Each record below should appear again exactly as written.
== == ==
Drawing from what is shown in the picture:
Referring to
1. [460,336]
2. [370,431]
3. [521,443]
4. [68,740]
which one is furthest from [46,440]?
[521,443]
== == ==
* Exercise response *
Drawing from what is shown in the picture:
Referring to
1. [460,336]
2. [370,431]
3. [521,443]
4. [68,740]
which one is furthest from [46,440]?
[521,443]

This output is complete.